-- Begin EXERCISE MATERIALS --

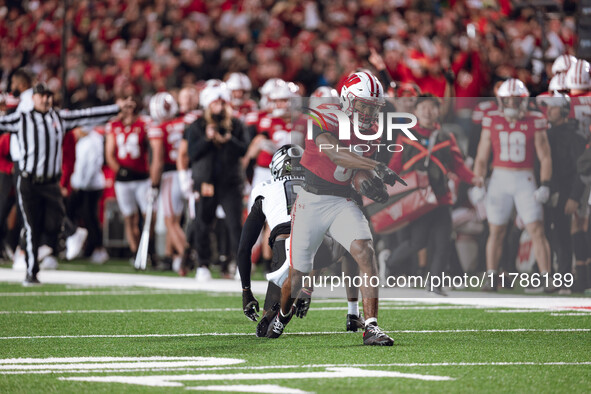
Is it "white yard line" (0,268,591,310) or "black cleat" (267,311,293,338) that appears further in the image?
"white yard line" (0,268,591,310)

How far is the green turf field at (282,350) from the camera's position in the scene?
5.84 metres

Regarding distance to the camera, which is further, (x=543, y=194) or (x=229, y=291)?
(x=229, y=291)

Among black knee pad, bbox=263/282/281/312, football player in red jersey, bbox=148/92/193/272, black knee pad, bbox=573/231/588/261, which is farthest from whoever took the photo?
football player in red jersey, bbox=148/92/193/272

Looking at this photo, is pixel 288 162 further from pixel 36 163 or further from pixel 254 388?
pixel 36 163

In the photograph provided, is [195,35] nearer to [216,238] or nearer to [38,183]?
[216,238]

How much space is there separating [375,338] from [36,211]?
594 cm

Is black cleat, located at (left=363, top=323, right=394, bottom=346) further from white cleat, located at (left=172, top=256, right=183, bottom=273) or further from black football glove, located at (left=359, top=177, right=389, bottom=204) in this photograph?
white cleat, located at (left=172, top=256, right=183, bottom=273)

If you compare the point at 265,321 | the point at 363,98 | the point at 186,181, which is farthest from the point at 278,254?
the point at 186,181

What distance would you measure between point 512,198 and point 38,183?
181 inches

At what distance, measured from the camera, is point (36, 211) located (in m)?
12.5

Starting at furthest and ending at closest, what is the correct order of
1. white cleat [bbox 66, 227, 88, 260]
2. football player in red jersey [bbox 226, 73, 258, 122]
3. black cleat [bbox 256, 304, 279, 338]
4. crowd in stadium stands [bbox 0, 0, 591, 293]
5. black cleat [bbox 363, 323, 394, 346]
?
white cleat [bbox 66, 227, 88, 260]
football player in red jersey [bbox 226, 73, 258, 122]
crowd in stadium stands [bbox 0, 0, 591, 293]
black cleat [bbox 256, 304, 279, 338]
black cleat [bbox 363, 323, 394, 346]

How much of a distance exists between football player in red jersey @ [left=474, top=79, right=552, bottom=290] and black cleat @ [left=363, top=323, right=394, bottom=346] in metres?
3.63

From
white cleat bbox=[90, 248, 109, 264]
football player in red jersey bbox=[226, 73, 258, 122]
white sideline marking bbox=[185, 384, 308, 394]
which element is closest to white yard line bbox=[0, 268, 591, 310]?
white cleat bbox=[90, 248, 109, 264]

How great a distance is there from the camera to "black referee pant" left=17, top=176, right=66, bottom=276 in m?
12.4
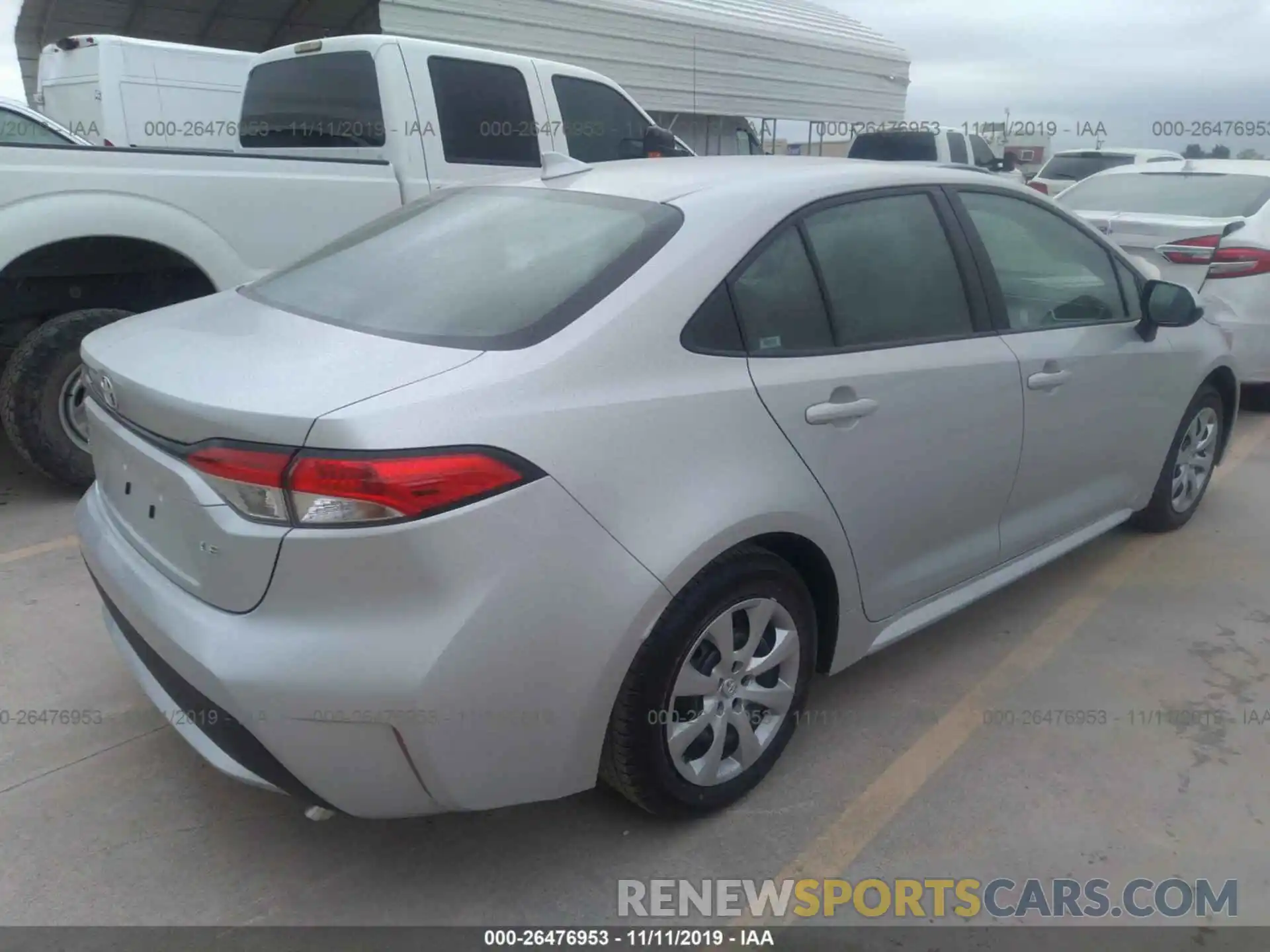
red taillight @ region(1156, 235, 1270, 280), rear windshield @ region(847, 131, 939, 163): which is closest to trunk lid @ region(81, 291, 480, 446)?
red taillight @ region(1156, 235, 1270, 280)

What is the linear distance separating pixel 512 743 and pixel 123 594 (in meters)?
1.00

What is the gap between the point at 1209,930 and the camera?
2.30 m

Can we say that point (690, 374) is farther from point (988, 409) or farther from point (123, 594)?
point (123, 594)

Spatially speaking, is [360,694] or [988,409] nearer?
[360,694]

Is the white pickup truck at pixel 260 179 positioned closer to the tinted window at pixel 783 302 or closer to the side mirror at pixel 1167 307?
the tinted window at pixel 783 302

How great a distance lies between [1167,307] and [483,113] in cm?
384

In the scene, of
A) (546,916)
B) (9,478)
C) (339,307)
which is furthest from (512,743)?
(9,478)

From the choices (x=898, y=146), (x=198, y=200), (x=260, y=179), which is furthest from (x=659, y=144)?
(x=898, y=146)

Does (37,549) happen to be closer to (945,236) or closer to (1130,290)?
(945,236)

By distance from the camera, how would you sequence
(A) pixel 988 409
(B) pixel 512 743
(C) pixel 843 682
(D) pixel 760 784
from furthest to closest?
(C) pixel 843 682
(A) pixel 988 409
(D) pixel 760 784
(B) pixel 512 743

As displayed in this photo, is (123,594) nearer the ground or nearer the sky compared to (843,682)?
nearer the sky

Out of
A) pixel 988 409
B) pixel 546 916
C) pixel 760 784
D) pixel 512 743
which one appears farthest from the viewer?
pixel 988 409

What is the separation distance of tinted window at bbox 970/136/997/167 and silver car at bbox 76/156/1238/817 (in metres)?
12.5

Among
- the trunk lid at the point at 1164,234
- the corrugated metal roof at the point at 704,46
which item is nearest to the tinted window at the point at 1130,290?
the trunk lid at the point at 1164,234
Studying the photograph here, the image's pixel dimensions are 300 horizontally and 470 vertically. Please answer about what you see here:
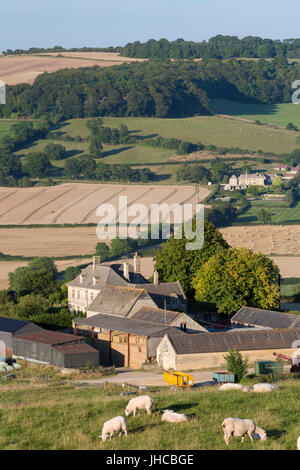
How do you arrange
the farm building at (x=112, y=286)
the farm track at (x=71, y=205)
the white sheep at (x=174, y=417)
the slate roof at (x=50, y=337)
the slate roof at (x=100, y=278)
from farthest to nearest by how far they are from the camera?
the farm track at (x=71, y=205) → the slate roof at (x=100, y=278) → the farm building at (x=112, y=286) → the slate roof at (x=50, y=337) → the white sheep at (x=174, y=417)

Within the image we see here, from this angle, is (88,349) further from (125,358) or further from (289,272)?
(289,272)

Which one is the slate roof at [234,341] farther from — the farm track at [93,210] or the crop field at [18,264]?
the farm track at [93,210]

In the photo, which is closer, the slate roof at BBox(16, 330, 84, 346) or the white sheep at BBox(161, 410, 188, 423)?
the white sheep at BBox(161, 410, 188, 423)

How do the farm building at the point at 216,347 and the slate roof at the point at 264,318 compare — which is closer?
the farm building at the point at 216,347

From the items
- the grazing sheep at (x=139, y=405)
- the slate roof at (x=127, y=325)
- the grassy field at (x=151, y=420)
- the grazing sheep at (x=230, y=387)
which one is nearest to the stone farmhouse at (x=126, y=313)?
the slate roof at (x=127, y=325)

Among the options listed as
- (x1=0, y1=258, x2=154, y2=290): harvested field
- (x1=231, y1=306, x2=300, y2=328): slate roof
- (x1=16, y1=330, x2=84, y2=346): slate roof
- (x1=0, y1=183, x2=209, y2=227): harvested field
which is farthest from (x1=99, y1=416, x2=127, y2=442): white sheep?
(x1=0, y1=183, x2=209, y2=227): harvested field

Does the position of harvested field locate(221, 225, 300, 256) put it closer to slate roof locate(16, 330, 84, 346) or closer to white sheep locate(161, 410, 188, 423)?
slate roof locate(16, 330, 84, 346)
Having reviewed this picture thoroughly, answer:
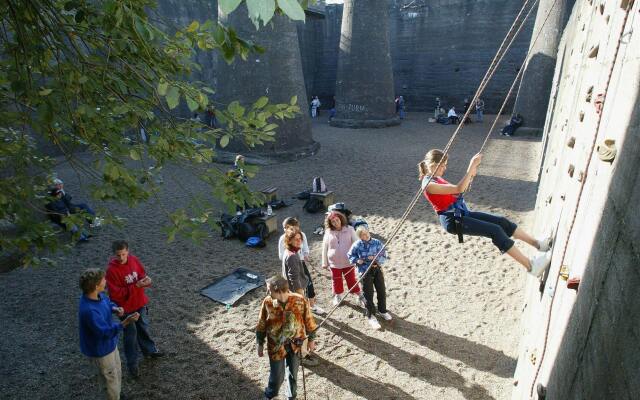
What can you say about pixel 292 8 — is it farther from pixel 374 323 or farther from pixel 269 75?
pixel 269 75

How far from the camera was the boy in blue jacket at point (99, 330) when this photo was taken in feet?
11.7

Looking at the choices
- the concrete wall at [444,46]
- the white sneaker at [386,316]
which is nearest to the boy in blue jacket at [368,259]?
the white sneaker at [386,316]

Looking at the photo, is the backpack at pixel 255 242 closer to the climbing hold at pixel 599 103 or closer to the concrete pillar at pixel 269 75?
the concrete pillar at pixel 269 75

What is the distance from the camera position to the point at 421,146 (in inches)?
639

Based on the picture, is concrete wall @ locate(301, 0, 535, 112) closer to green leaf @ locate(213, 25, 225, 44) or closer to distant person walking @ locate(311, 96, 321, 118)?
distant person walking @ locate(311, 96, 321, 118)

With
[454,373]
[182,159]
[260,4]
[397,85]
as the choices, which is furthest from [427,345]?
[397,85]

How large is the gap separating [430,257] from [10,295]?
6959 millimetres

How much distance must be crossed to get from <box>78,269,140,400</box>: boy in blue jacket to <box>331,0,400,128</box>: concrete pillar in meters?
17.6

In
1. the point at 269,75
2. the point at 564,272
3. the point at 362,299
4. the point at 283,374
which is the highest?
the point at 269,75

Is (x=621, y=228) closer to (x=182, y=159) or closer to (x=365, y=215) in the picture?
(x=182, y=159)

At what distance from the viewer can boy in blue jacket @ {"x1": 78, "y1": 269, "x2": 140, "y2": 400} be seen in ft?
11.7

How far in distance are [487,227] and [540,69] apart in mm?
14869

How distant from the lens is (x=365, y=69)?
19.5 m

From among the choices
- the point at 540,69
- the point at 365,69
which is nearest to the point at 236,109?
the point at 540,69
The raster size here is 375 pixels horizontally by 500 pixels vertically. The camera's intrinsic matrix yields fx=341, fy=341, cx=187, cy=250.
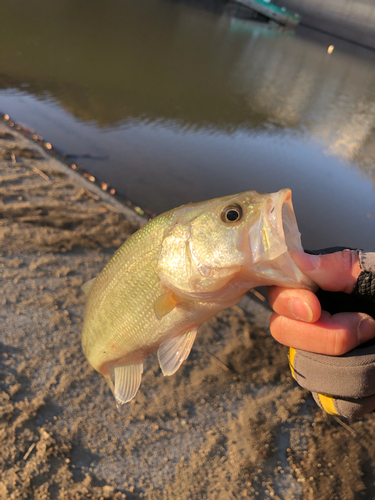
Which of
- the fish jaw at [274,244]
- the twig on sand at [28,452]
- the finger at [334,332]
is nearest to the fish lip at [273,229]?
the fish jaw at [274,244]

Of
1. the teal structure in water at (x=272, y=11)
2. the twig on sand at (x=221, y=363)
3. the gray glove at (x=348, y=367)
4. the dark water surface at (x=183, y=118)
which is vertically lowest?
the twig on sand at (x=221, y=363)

-- End EXERCISE MATERIALS --

◆ **WRITTEN TASK**: Starting at the line that holds "The raster size", copy each line exactly through the end of the listing, both ends included. Leave the pictures out.

◆ **THE OUTPUT**:
The raster size here is 375 pixels horizontally by 500 pixels vertically. The camera's intrinsic matrix yields fx=341, fy=341, cx=187, cy=250.
Which of
- the fish jaw at [274,244]
- the twig on sand at [28,452]
- the finger at [334,332]
is nearest to the fish lip at [273,229]?
the fish jaw at [274,244]

Of
1. the teal structure in water at (x=272, y=11)
2. the twig on sand at (x=221, y=363)
3. the gray glove at (x=348, y=367)
4. the dark water surface at (x=183, y=118)
which is vertically lowest?
the twig on sand at (x=221, y=363)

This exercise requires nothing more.